The decision was later widened to include the neighbouring region of Rif Dimashq.

Despite a wave of Danish and international criticism, the Social Democratic government — which has pursued one of Europe’s toughest immigration policies — has refused to budge.

READ ALSO:

The Alkale family is considering leaving for another European country, even though they risk being sent back to Denmark. 

Alkale’s oldest child was already over the age of 18 when they arrived in Denmark and therefore has her own residency permit, currently under review.

Of the three other children, only the youngest, 10-year-old Rawan, still has the carefree ways of a child.

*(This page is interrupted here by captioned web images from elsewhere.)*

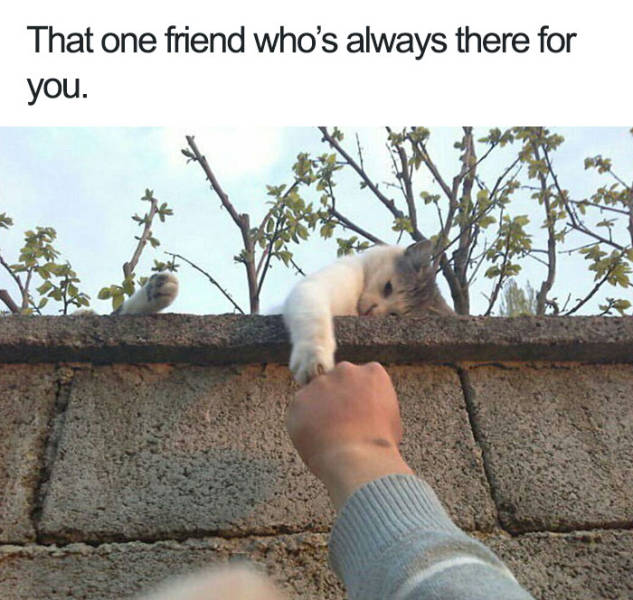 That one friend who's always there for you.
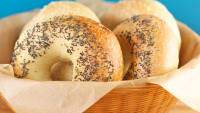 Eating Poppy-Seed Bagels and Other Excuses for Failing Workplace Drug Tests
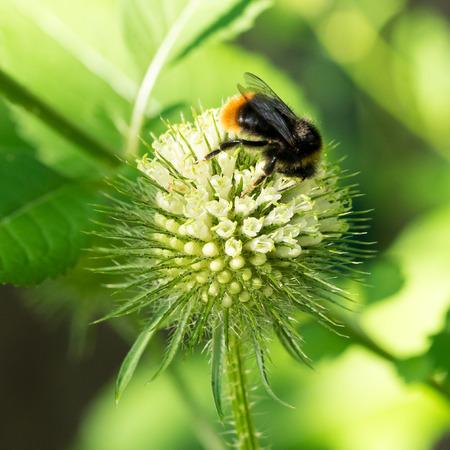 Closeup of Slim teasel flower (Dipsacus strigosus) with wild bumblebee Фото со стока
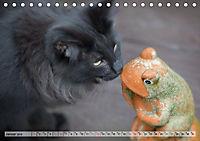Taffe Begegnungen-Drei Waldkatzen auf Abenteuerreisen (Tischkalender 2019 DIN A5 quer) - Produktdetailbild 1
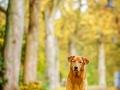Aiko_Tierfotografie_Hundefotografie_Marburg_Fotografin_Christine_Hemlep_Hund_Shooting_Mischling_Fotoshooting (1)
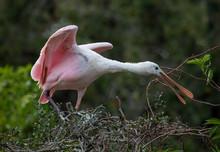 Roseate Spoonbill (Platalea Ajaja) Building A Nest, Florida, USA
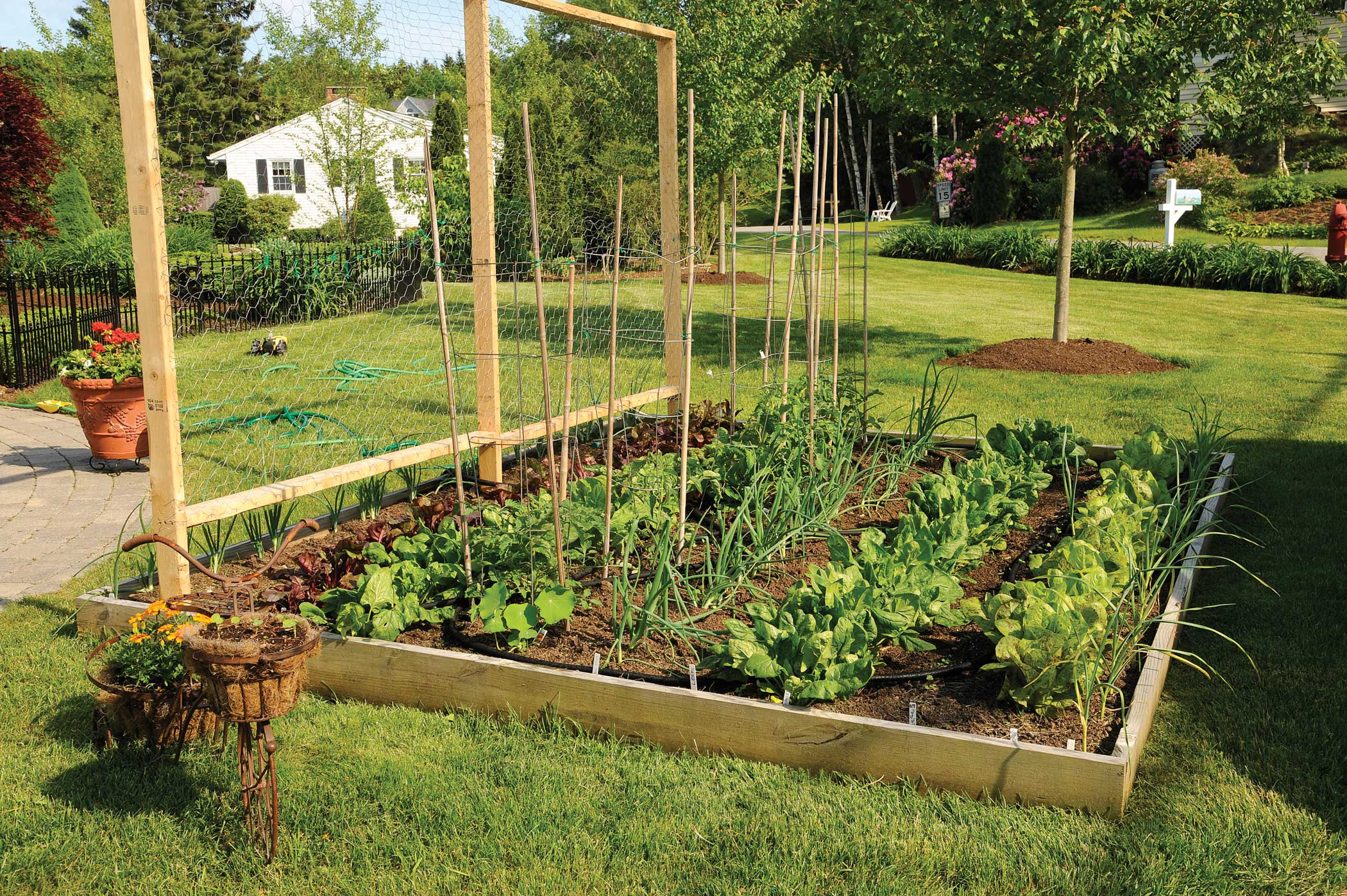 Beautiful Raised Bed Gardening Ideas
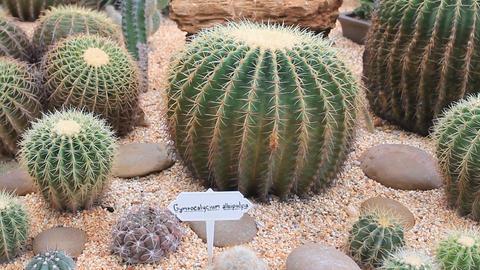 HD DOLLY:cactus garden Stock Video Footage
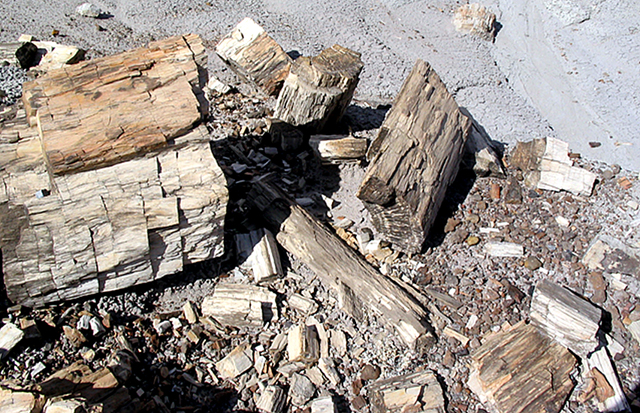 Pile of petrified wood includes one large chuck and many smaller pieces.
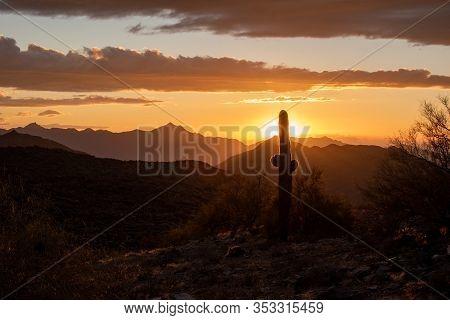 Beautiful Orange Sun Setting Behind A Saguaro Cactus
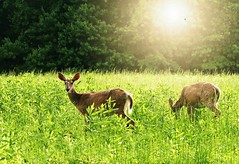 My Deer Friends (floralgal) Tags: nature animals doe deer ryenewyork newyorklandscape westchestercountynewyork marshlandsconservancyryenewyork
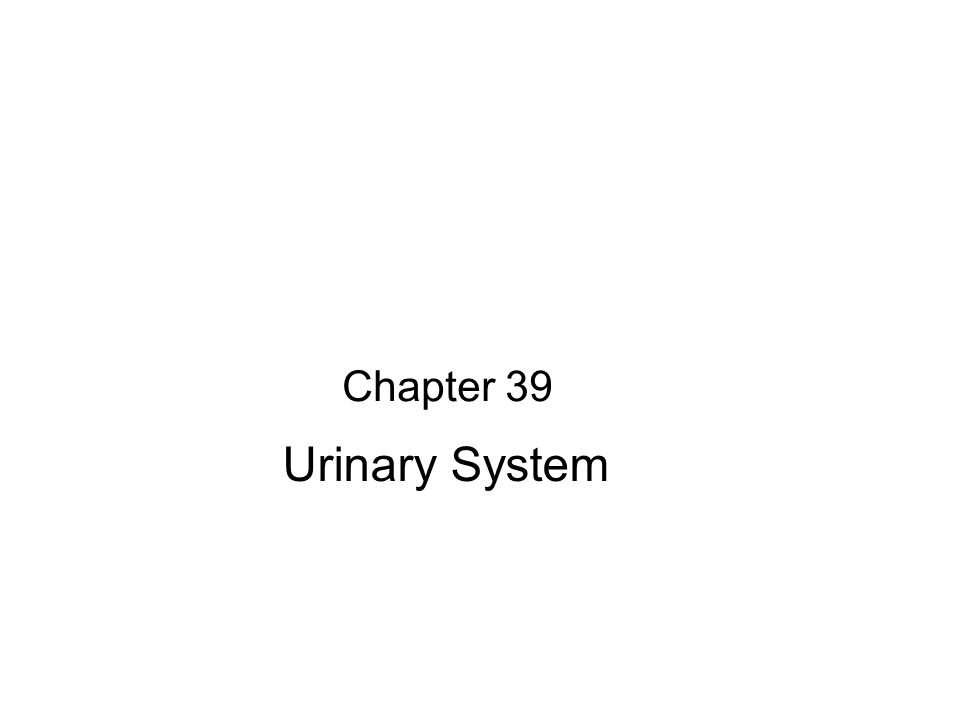 Chapter 39 Urinary System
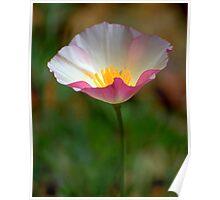 Two-Tone Pink & White Poppy Poster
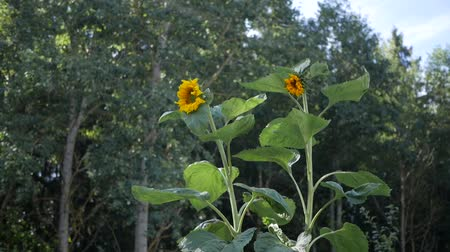 jardim : Sunflowers grow in the garden. Vídeos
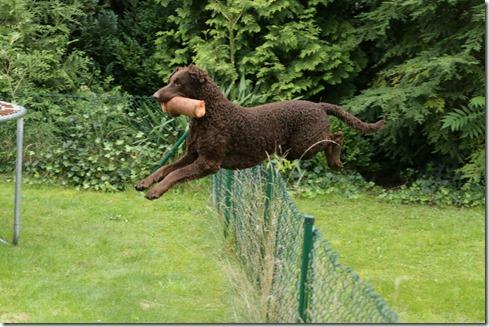 Coco über Zaun mit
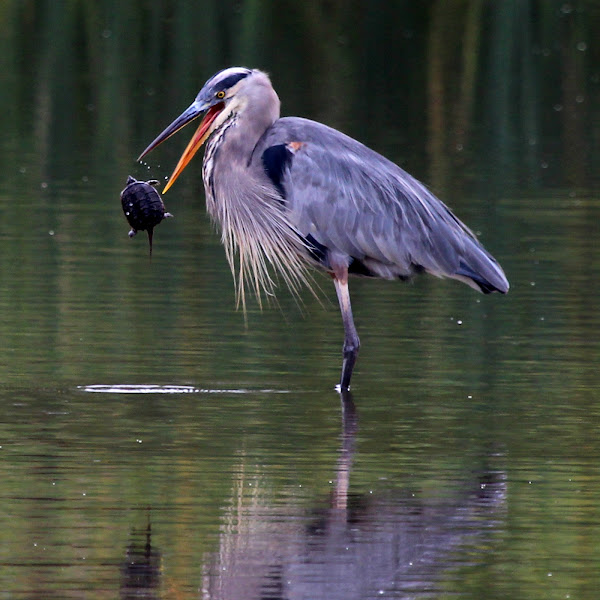 great blue heron eating a snapping turtle project noah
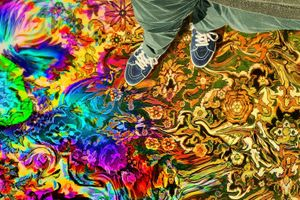 Have a Good Trip: Adventures in Psychedelics film complet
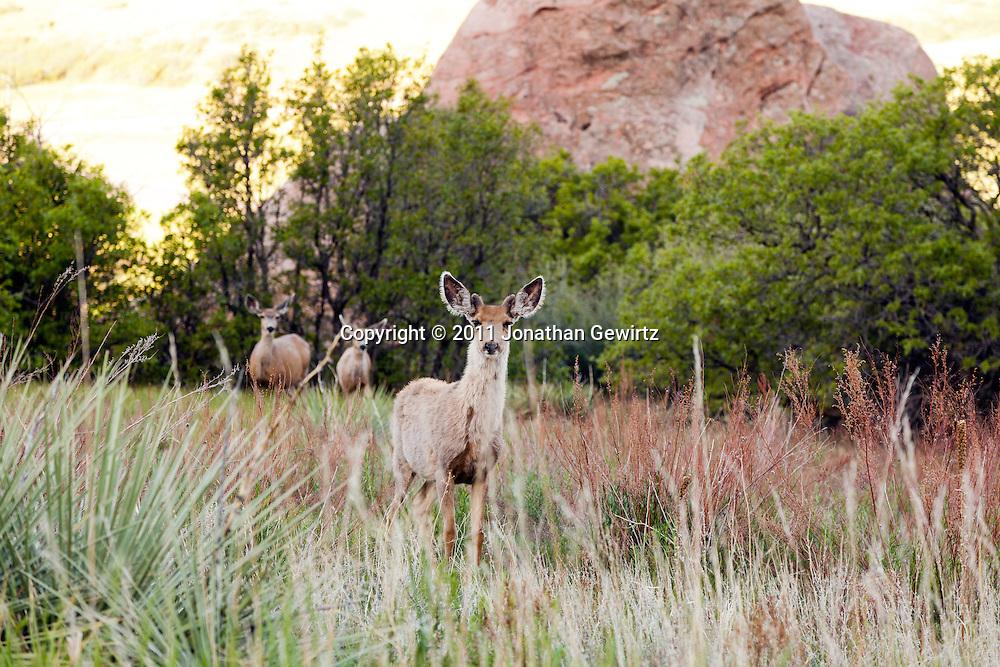 Foraging mule deer in a grassy meadow at sunup in South Valley Park Ken-Caryl Ranch Open Space, Colorado. WATERMARKS WILL NOT APPEAR ON PRINTS OR LICENSED IMAGES.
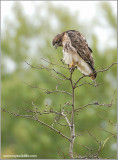 Red-tailed Hawk 89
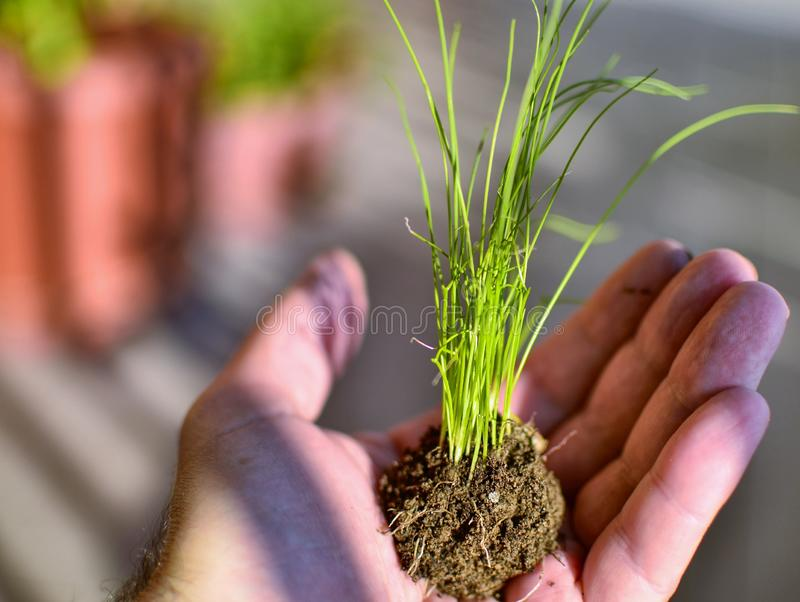 Caucasian man holds a clod of earth with a chive seedling. The hand of the Caucasian man holds a clod of earth with a chive seedling. Selective focus on the stock photography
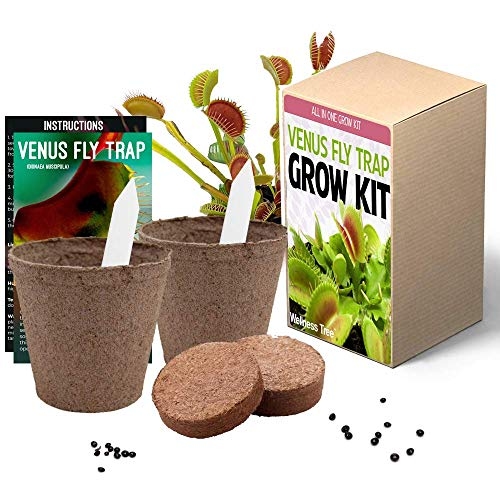 Venus Fly Trap Seeds Growing Kit  All in One Carnivorous Plant Growing Kit Gift Grow Your Own Dionaea Muscipula
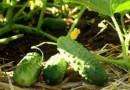 6 симптомов проблем с удобрениями у огурцов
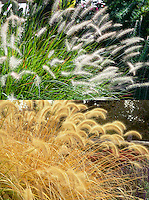 Pennisetum alopecuroides in summer flower and autumn fall color bloom ornamental grass, composite picture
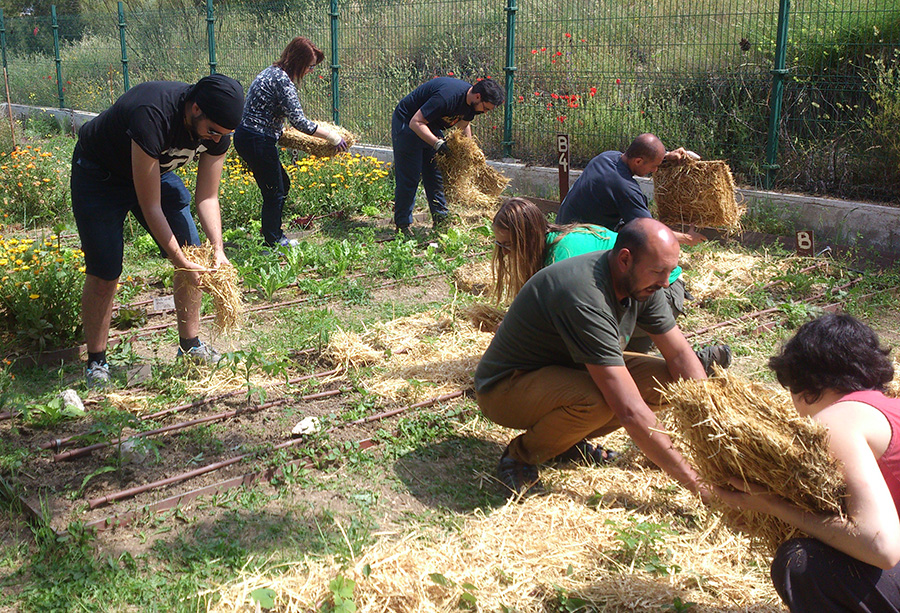 Formación huerto ecológico: el compostaje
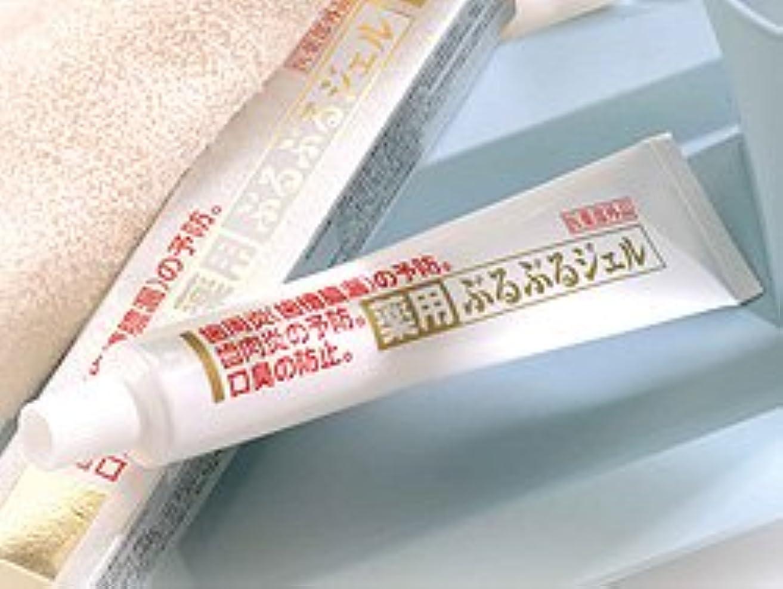 試験文明乏しい薬用ぶるぶるジェル(医薬部外品) 60g 0004132
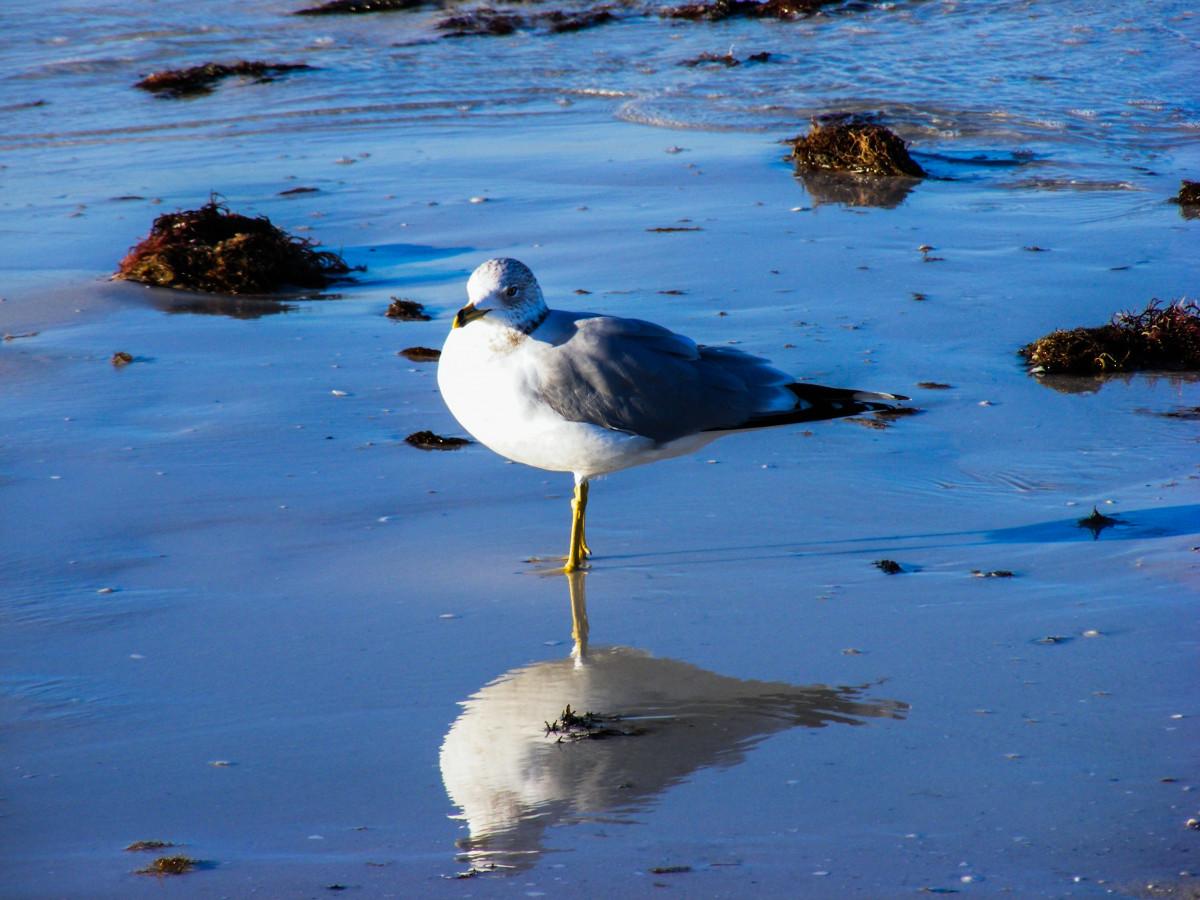 Ring Billed Florida Gull Gull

Majed, 14, says he’s “bummed”, while Said, 17, who was studying to prepare for professional chef school, says he now has no idea what his future holds.

Only a handful of Syrians have so far been placed in detention centres, regularly criticised for poor sanitary conditions.

Asmaa al-Natour and her husband Omar are among the few.

They live in the Sjælsmark camp, a former army barracks surrounded by barbed wire and run by the prisons system since late October.

“This centre should disappear, it’s not good for humans, or even for animals. There are even rats,” says al-Natour.

READ ALSO:

 The couple, who have two sons aged 21 and 25, arrived in Denmark in 2014.

“My husband and I opened a shop selling Arabic products, it was going well. Then I decided to resume my studies, but now everything has just stopped,” says al-Natour, who “just wants to get (her) life back.” 

“Going back to Syria means going to prison, or even death, since we’re opposed to Bashar al-Assad. He’s a criminal.”

Niels-Erik Hansen, who also represents this couple, says his clients are being “held hostage by the Danish authorities.”

The government is trying “to spread the message that ‘in Denmark, we almost deport to Syria’,” he says.

Amnesty International recently criticised Syrian security forces’ use of violence against dozens of refugees who returned home.

Danish authorities meanwhile insist it’s safe for Syrians to go back.

“If you aren’t personally persecuted … there haven’t been acts of war in Damascus for several years now. And that is why it is possible for some to go back,” the government’s spokesman for migration, Rasmus Stoklund, tells AFP.

Some 35,500 Syrians currently live in Denmark, more than half of whom arrived in 2015, according to official statistics.